Hugo Wolf non è una personalità facile da decifrare: sembrerebbe il prototipo del motto "genio e sregolatezza", l'incarnazione ideale del Wanderer romantico, di un Wanderer però ormai in ritardo di cinquant'anni e quindi ancor più spaesato e insoddisfatto, in questo senso immagine del decadente in conflitto con il proprio tempo.
Scavando più da vicino, questa silhouette dai contorni così sicuri comincia a rivelare sfaccettature insospettate, non di rado contraddittorie, certamente capaci di ridimensionare approssimazioni e luoghi comuni, che nascono soprattutto dalla scarsa dimestichezza con un autore che non ha avuto vasta circolazione al di fuori del mondo austro-tedesco. E non l'ha avuta non per disistima o per partito preso, ma per il fatto di essere legato a un unico genere, quello del Lied per canto e pianoforte, che l'ostacolo della lingua rende di per sé ostico agli stranieri; aggiungiamo poi uno stile variegato, duttile, denso di innovazioni e sottintesi, e sarà evidente come l'approccio diretto, la confidenza con Wolf non sia acquisizione facile.
Wolf presta alcuni lineamenti all'Adrian Leverkühn di Thomas Mann, lo sfortunato compositore protagonista del Doktor Faustus: la pazzia latente che esplode portando alla morte, le improvvise escandescenze… Allusioni fondate e convalidate, che, mescolandosi però, sotto la penna di Mann, a elementi riferiti a Schoenberg e a Mahler, possono fuorviare riguardo all'autentico stile wolfiano. Che è asciutto, controllatissimo, lucido e vivace: può condensare abissi di disperazione nel volgere di un minuto e aprirsi con la stessa immediatezza al più beato dei sorrisi. Horror vacui, melancholia, Volkslied, spensieratezza: lo sguardo, e soprattutto il cuore di Wolf coglie tutto e lo trasforma in Lied, con una flessibilità d'accenti che rivela il dominio assoluto della forma e della materia. Persino nell'organizzare la materia procede con ordine: prima si dedica a Eichendorff, poi a Mörike, quindi a Goethe, e ogni volta squaderna decine di Lieder, veri ritratti musicali di ogni singolo poeta, visto naturalmente dall'angolazione libera e soggettiva del compositore.

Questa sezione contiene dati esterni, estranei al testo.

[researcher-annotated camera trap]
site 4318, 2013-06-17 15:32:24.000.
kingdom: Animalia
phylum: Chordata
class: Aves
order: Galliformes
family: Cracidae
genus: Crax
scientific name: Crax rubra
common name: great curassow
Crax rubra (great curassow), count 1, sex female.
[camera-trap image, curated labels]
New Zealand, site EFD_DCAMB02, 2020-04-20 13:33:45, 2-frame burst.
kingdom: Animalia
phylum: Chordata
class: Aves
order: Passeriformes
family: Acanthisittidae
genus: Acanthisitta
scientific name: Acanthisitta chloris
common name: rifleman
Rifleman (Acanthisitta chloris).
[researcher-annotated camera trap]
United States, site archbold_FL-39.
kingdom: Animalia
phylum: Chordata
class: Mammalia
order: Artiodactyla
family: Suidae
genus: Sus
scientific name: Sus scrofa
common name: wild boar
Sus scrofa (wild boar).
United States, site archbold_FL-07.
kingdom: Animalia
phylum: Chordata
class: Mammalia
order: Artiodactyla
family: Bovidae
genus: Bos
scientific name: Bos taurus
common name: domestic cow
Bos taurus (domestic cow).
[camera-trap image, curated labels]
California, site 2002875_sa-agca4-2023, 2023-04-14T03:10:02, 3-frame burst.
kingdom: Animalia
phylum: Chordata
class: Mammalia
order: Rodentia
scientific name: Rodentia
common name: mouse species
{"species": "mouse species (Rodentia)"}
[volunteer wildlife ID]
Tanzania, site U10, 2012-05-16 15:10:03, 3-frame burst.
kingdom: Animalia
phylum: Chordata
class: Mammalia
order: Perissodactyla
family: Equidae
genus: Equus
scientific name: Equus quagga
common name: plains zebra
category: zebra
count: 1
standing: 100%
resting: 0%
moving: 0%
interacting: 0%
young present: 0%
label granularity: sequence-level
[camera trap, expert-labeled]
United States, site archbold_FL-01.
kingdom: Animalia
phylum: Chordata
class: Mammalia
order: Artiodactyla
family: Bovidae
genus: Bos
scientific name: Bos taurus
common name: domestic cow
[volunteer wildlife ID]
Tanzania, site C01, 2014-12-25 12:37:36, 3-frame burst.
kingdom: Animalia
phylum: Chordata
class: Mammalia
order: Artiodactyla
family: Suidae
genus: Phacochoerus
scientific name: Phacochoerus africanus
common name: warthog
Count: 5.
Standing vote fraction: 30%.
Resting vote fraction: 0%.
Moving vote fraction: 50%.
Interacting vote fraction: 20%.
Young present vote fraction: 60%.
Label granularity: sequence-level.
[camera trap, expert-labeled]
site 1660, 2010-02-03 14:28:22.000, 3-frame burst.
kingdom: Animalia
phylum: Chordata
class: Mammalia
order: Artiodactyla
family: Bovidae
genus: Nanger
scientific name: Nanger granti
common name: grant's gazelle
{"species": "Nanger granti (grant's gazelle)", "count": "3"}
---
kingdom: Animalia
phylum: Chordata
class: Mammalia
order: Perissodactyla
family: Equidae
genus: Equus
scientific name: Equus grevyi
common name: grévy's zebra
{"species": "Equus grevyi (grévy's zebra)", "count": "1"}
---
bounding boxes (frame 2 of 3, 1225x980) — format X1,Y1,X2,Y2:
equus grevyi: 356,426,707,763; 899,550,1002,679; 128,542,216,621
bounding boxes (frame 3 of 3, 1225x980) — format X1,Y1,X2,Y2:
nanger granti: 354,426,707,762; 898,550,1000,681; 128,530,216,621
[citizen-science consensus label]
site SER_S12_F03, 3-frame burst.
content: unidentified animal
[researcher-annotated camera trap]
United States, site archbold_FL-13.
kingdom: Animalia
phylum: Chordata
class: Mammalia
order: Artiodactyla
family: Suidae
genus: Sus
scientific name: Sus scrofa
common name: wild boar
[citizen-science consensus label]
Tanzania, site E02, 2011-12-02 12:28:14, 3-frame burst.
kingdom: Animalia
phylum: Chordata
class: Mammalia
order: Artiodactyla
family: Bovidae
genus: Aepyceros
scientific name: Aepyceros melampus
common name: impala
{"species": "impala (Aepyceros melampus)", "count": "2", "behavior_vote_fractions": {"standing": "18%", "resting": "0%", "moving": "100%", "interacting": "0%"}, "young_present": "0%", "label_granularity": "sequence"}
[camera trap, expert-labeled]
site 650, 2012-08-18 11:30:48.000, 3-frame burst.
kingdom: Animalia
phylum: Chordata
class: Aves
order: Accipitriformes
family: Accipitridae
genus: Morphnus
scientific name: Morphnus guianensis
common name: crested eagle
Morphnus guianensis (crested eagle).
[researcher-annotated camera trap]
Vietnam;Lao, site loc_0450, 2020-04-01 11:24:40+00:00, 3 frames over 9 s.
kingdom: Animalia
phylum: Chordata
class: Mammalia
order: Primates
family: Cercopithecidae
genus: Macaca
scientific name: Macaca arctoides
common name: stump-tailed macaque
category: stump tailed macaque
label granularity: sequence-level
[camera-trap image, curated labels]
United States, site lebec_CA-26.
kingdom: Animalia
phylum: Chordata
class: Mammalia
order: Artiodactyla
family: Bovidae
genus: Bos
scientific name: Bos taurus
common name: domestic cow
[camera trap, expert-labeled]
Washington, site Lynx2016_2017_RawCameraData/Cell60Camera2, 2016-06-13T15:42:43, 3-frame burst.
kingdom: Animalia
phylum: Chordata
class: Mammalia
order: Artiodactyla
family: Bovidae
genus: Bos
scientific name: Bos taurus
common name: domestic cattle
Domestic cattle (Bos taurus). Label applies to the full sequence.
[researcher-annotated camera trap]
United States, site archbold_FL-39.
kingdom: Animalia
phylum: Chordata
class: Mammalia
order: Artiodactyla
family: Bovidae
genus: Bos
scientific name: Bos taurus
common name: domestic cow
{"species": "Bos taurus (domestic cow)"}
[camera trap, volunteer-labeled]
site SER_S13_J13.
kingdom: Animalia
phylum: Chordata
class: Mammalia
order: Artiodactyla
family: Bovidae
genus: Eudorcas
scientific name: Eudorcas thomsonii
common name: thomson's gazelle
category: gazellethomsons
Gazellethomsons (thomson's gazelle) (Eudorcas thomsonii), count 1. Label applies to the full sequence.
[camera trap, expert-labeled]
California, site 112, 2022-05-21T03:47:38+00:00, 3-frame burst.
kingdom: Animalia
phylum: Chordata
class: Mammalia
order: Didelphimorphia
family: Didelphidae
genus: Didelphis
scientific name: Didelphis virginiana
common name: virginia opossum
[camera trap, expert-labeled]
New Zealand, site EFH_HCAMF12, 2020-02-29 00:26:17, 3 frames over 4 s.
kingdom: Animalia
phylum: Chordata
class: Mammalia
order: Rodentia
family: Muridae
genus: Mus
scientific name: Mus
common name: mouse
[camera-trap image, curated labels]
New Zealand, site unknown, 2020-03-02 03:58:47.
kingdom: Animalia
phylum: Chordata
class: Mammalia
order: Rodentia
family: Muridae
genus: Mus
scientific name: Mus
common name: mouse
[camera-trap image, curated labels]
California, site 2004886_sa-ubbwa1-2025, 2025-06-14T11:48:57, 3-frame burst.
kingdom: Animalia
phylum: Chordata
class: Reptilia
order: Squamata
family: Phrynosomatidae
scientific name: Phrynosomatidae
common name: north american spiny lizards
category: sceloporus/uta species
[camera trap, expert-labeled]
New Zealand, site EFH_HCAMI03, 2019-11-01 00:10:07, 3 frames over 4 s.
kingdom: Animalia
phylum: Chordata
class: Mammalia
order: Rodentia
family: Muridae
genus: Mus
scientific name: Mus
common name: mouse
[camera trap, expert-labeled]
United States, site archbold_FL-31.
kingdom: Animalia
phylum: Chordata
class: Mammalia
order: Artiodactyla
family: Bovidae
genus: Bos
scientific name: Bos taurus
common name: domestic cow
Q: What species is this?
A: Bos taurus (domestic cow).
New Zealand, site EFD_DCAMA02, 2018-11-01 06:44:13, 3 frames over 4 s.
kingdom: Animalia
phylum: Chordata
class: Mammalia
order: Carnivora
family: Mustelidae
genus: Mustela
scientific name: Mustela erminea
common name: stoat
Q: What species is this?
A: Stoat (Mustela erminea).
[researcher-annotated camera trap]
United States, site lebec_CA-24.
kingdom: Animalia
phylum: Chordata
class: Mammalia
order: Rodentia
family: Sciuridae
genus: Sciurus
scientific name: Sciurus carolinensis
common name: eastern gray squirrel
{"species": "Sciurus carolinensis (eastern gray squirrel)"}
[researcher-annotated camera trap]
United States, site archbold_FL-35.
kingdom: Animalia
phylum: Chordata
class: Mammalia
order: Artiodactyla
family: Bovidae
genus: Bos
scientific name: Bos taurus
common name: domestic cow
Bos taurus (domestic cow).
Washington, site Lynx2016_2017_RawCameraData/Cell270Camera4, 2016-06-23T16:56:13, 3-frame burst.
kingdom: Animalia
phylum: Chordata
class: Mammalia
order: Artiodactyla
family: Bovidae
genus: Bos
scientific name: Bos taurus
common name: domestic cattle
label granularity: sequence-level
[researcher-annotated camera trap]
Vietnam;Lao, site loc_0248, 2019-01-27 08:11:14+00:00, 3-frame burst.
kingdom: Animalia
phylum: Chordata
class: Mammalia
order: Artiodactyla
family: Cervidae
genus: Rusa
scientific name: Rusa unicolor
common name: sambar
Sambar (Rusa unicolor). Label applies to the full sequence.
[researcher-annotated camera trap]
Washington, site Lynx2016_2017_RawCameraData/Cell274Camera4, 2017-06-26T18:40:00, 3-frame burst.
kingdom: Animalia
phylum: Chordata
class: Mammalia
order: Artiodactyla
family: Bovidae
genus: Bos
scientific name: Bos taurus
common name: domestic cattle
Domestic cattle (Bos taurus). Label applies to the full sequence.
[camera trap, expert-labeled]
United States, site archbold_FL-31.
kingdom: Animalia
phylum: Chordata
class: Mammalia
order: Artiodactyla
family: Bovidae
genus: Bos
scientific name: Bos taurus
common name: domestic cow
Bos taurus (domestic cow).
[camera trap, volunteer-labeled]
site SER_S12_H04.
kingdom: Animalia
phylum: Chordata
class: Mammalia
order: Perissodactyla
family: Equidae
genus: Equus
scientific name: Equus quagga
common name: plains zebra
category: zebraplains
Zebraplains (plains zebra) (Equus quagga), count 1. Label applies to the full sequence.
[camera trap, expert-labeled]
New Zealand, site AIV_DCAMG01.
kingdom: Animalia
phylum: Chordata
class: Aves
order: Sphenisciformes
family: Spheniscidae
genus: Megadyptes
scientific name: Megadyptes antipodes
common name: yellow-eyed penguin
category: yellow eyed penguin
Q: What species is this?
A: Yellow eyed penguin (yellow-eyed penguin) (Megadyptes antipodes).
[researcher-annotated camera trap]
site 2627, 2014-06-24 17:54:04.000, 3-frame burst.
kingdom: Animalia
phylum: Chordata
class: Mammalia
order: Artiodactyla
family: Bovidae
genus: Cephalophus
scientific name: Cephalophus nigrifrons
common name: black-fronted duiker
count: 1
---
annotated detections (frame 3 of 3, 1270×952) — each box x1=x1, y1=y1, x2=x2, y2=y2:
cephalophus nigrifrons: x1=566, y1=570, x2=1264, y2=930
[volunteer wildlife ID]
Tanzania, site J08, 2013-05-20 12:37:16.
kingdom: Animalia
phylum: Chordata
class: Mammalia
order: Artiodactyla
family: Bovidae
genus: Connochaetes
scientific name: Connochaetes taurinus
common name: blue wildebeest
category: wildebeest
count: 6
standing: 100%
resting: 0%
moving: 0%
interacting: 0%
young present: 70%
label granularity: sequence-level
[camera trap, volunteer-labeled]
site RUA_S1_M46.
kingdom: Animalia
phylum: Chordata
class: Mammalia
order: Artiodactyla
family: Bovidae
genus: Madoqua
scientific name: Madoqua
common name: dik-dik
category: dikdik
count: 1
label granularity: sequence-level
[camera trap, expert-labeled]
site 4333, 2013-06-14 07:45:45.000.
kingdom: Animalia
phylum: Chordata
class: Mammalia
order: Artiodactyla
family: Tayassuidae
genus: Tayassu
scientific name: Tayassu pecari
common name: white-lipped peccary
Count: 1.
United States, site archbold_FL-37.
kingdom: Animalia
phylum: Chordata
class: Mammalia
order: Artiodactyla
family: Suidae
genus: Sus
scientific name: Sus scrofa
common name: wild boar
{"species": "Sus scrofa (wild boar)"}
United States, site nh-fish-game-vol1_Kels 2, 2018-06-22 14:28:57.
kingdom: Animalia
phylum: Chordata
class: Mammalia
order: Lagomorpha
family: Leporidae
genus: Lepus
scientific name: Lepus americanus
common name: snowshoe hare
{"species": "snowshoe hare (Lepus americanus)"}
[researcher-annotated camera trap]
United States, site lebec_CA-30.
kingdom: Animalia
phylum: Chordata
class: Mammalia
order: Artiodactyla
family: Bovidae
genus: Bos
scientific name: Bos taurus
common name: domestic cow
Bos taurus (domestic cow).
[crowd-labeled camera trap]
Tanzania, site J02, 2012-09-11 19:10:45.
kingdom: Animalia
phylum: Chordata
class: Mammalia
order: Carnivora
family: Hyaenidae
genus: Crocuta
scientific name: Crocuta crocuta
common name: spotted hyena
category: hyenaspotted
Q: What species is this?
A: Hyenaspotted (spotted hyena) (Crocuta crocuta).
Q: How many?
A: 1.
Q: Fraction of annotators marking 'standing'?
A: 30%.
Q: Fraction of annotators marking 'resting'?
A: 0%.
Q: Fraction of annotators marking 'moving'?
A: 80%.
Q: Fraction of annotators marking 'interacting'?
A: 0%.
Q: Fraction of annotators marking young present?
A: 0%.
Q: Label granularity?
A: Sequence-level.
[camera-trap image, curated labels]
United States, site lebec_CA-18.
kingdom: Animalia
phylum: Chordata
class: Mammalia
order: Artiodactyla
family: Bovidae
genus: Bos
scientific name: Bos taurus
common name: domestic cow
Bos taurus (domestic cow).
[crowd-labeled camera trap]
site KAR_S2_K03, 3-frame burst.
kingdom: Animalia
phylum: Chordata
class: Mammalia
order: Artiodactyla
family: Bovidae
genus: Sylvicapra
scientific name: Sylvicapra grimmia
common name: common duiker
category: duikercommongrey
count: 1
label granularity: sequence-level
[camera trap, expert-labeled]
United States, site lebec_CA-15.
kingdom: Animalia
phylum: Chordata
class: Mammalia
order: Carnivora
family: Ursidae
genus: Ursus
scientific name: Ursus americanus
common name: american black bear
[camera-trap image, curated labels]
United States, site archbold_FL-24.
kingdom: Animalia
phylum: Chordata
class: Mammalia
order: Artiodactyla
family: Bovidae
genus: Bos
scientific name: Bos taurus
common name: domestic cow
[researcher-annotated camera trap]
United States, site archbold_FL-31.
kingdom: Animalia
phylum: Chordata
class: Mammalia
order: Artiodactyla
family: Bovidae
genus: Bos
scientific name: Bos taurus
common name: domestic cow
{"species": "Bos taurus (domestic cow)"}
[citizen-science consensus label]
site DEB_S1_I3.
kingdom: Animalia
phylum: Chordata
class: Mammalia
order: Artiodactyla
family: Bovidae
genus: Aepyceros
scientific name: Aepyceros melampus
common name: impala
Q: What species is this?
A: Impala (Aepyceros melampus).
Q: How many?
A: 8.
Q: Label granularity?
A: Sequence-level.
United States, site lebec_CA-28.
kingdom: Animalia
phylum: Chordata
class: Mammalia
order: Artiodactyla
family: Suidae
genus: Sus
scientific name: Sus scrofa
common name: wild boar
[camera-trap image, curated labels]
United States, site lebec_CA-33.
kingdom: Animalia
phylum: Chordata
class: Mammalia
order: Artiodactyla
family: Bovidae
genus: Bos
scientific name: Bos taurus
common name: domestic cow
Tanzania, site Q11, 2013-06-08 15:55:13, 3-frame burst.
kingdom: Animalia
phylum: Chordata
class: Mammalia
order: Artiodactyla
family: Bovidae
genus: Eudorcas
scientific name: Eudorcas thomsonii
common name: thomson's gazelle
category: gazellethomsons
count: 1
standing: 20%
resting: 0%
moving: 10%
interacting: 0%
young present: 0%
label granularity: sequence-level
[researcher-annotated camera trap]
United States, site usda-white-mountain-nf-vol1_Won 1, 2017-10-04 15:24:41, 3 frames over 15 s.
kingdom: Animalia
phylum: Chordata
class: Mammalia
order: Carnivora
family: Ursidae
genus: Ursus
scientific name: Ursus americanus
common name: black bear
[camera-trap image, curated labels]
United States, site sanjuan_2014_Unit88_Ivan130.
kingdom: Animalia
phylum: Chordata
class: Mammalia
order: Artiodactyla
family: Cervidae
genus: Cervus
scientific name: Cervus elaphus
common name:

Poco diplomatico per natura, preso oltretutto nella morsa del dissidio allora furioso tra neotedeschi e formalisti, Wolf patì molto per via delle inevitabili incomprensioni e generalizzazioni con cui lo si giudicò: d'altra parte, ogni grande artista crea problemi ai contemporanei e ha bisogno di un certo periodo per essere compreso e assimilato. Suoi ammiratori erano soprattutto poeti, uomini di lettere che attribuivano grande importanza alla magistrale flessibilità prosodica, alla cosiddetta "naturalezza" dello stile wolfiano. Che poi dietro a questa naturalezza si nascondesse un'alchimia calcolatissima, un cesello impeccabile, questo non lo potevano dimostrare né analizzare perché non erano musicisti. Hermann Bahr in testa, e poi personaggi come Hausegger e Liliencron lo amarono profondamente e ne captarono più di un connotato: il loro approccio un po' naïf, però, condizionò la letteratura critica, costruendo l'immagine un po' riduttiva dell'artista che crea in modo istintivo e irriflessivo abbandonandosi alla suggestione del testo.
Più profonde, invero, sono le connessioni di Wolf con la letteratura del tempo. Non si tratta sempre di legami consapevoli, ma di un'atmosfera comune, che determina innegabili assonanze con Proust, Roth, Hofmannsthal, Schnitzler. E poi c'è il recupero del Volkslied quasi come oggetto d'arte nei due canzonieri, basati su antichi testi popolari italiani e spagnoli che Heyse aveva recentemente tradotto in tedesco. Profumo di Sud, quindi, accanto al crepuscolo dell'impero asburgico, alle malinconie dell'io che ha smarrito la propria identità: apparenti contraddizioni, che la scrittura flessibile e penetrante di Wolf sa armonizzare, rivelandosi classica e insieme moderna, proprio nella sua capacità mimetica e metamorfica, nel gioco di maschere, nelle coperture spesso ironiche che comporta. Ancora un punto viene messo in evidenza: la presenza della ballata, sorella del Lied, ma segnata da toni più immaginifici, e scopertamente narrativi. Wolf mette in musica ballate di Goethe e di Mörike, un gruppetto per così dire trasversale che viene estrapolato dalle singole raccolte e analizzato in un capitolo a parte. Ciò permette di mettere a fuoco con più agio la situazione della ballata: oggetto di interessi antiquari e filologici, ma anche (da parte di artisti come Fontane o Hofmannsthal) pretesto per un rinnovamento nel segno dell'allegoria.
In generale, il lavoro non intende ricostruire la biografia di Wolf (in Italia è già consultabile l'ottimo lavoro di Erich Werba tradotto da Laura Dallapiccola); sono comunque numerosi i riferimenti a lettere e saggi di difficile consultazione per lo studioso italiano. I Lieder non vengono analizzati singolarmente, se non quando questo serve a suffragare o esemplificare un assunto: ma vengono presi insieme, in un discorso che mira soprattutto a evidenziare la personalità di Wolf in riferimento alla sua epoca e allo spirito asburgico, in riferimento alla cultura a lui contemporanea e in riferimento all'intera parabola ottocentesca del Lied, cercando anche di definire il difficile e serrato rapporto fra Lied e teatro.